- **PAGE EXCERPT**
++++++++++++++++++++
About 2 years ago I wrote an essay on pride in Detroit, pride in a city that was suffering: the fall of the Big Three, a corrupt mayor sent to jail, losses for every single sports team in the city, and a bad reputation in the minds of those not from here. But nonetheless pride in all my city stands for. I write to you once again from a Starbucks, this time in Northville. Yes, after my 4 years of debauchery in Boston and a bit of trouble-making in San Diego along the way, I am home again. I think Mitch Albom put it best when he said “Maybe because when our kids finish college and we see them back home, we ask what happened, and they say ‘I missed my friends and family.’ And we nod and say we understand.” 

Hope is defined as belief in a positive outcome. Well, that is what I have for Detroit, what this album stands for, hope. Hope that, over time, the city can gradually evolve into what it once was, to be as bright and vibrant as any other major American city. But what makes this situation different from other events in our lives where all we can do is hope? This time we have the ability  to do more, to work together to revive the city. Yes, I still have hope, but I also have the determination to save a city with so much potential.

My father grew up in one of the worst neighborhoods in downtown Detroit so, with him as my chauffeur while taking most of these pictures, I was able to see all aspects of my favorite city. I saw the beauty of the RenCen, the energy at Wings games, the delicious food that restaurants downtown offer, the bright lights that line Greektown, the strength depicted in Joe Louis' fist and in the Spirit, and the sense of genuine interest at the Auto Show. But then there was the erie silence in the neighborhoods, the desertion at the old train station, the sadness of a group of men gathered around a trash can fire to stay warm, and the emptiness around the outside of a city that was once full of life, life in a city the size of San Francisco, Boston, and Manhattan combined. And that is where hope comes into play. Hope to bring life and light back to the D. Whether through a new central line of transportation, urban farming, new restaurants, new shops, an improved Hart Plaza, more attractions along our waterfront, improved schools, less crime, or even another Eminem concert (I'd personally really enjoy that), it's going to be the little steps that save our city. These little steps, and always a sense of hope.
++++++++++++++++++++
- **DATA EXTRACTS**
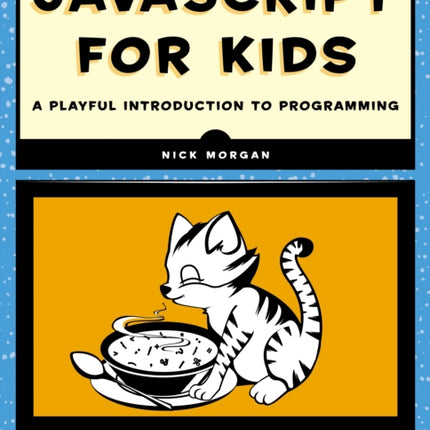 Javascript For Kids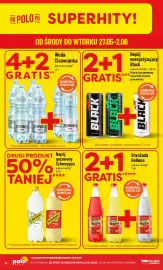 Polomarket gazetka tydzień 22 Strona 12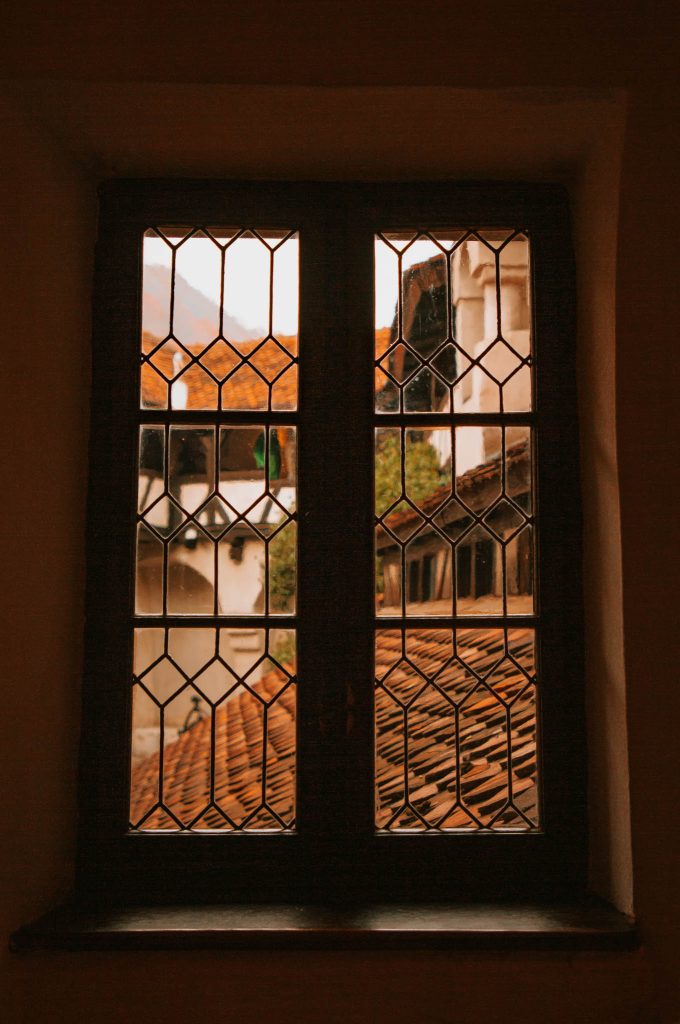 Is Bran castle worth it?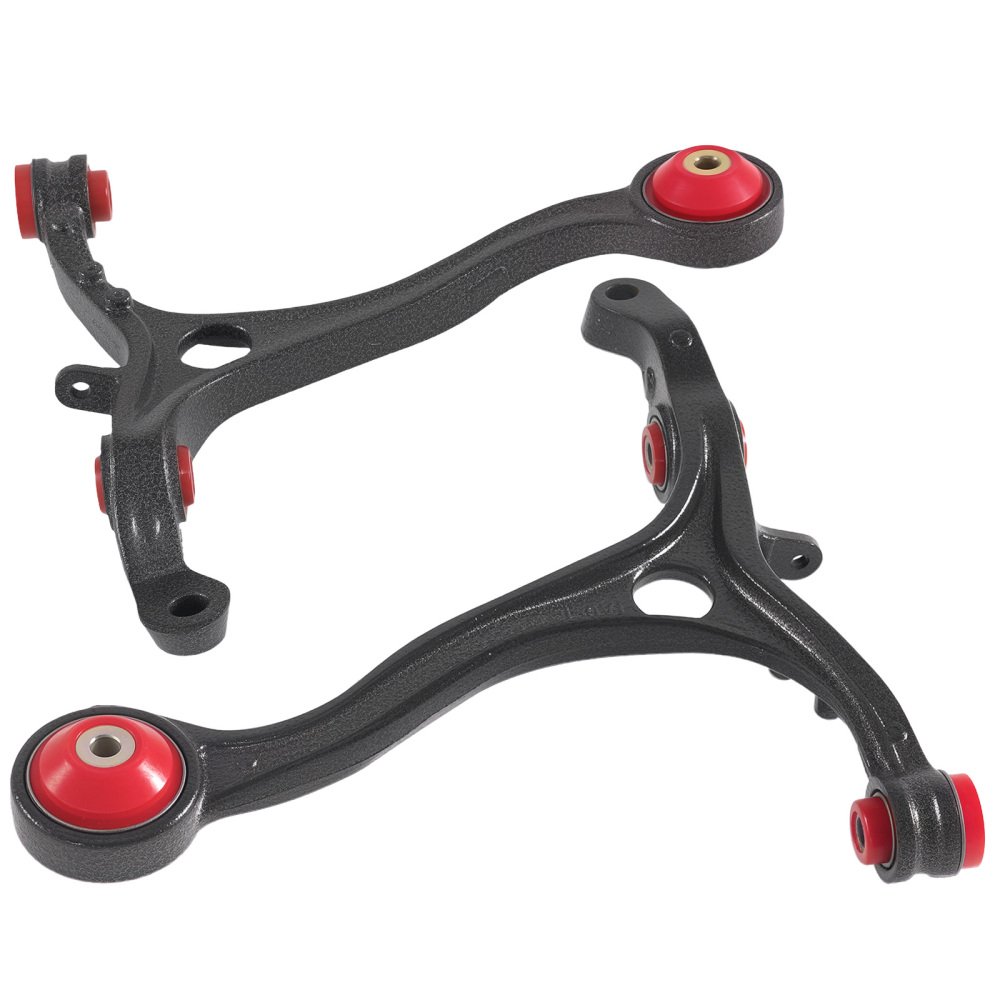 maXpeedingrods 12Pcs Front Suspension Kit for Honda Accord 2008-2012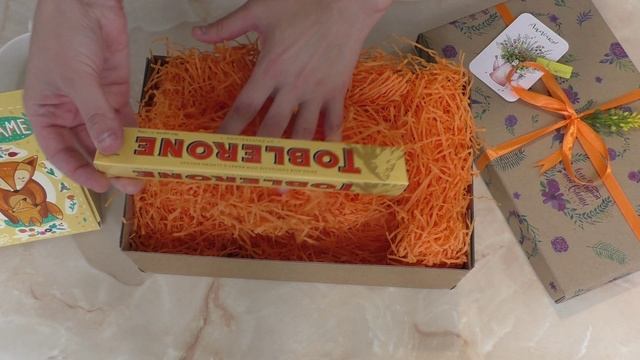 КОНКУРС ! Интернет магазин подарков GiftBox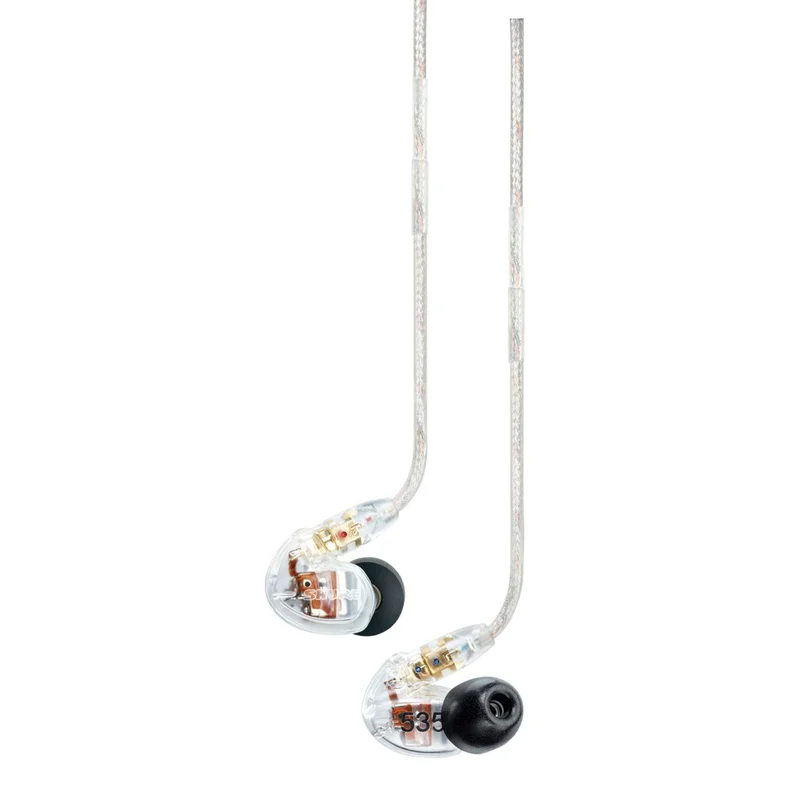 Shure SE 535-CL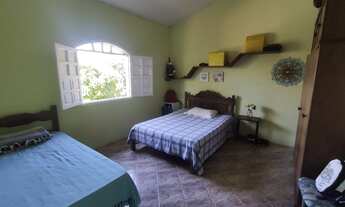 Imagem 7: Brumadinho - Casa Padrão - Casa Branca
++++++++++++++++++++
- **WHAT YOU WILL DO**
A. In the Detroit essay, what does the writer list as the ways the city was suffering about two years earlier?
B. Answer these questions about the Detroit essay:
(i) From where is the writer writing this time?
(ii) How is hope defined?
(iii) Which three places combined match the size of the city?

- **SOLUTIONS PER TASK**
A.
- The fall of the Big Three
- A corrupt mayor sent to jail
- Losses for every single sports team in the city
- A bad reputation in the minds of those not from here

B.
(i) From a Starbucks in Northville.
(ii) As belief in a positive outcome.
(iii) San Francisco, Boston, and Manhattan.